[BEGIN Records supplied]

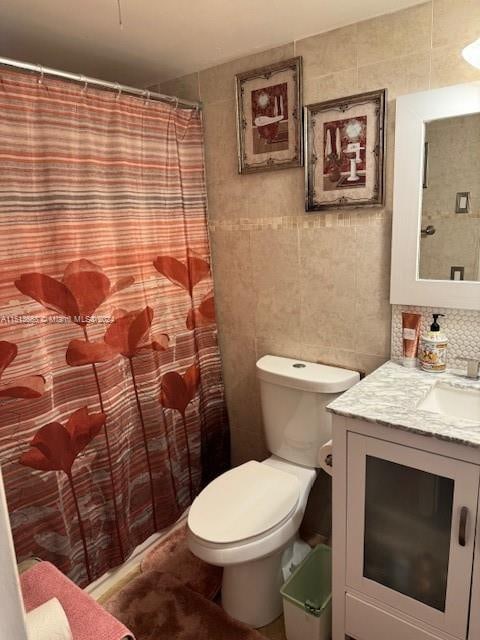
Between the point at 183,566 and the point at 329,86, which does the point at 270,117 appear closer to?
the point at 329,86

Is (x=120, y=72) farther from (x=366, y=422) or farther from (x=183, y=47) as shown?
(x=366, y=422)

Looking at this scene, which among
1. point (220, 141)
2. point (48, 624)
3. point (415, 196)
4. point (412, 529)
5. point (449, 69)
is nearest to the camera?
point (48, 624)

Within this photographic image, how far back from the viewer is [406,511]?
1.27 m

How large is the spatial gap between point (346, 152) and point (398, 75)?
29 centimetres

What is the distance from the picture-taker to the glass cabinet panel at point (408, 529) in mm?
1198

[END Records supplied]

Exercise requirements:
Copy all of the items above word for word, including their answers, but leave out the pictures.

Answer for the task:
Between the point at 183,566 and the point at 329,86, which does the point at 270,117 appear closer to?
the point at 329,86

Is (x=120, y=72) farther from (x=366, y=422) or farther from (x=183, y=47) as shown?
(x=366, y=422)

Looking at this scene, which among
1. point (220, 141)
2. point (48, 624)
3. point (415, 196)
4. point (412, 529)
5. point (449, 69)
is nearest to the camera?
point (48, 624)

Within this photographic image, how far back from the viewer is [406,511]?
1.27 m

How large is the spatial gap between point (346, 152) and point (398, 75)?
29 centimetres

What is the distance from the picture-taker to the glass cabinet panel at point (408, 529) in mm?
1198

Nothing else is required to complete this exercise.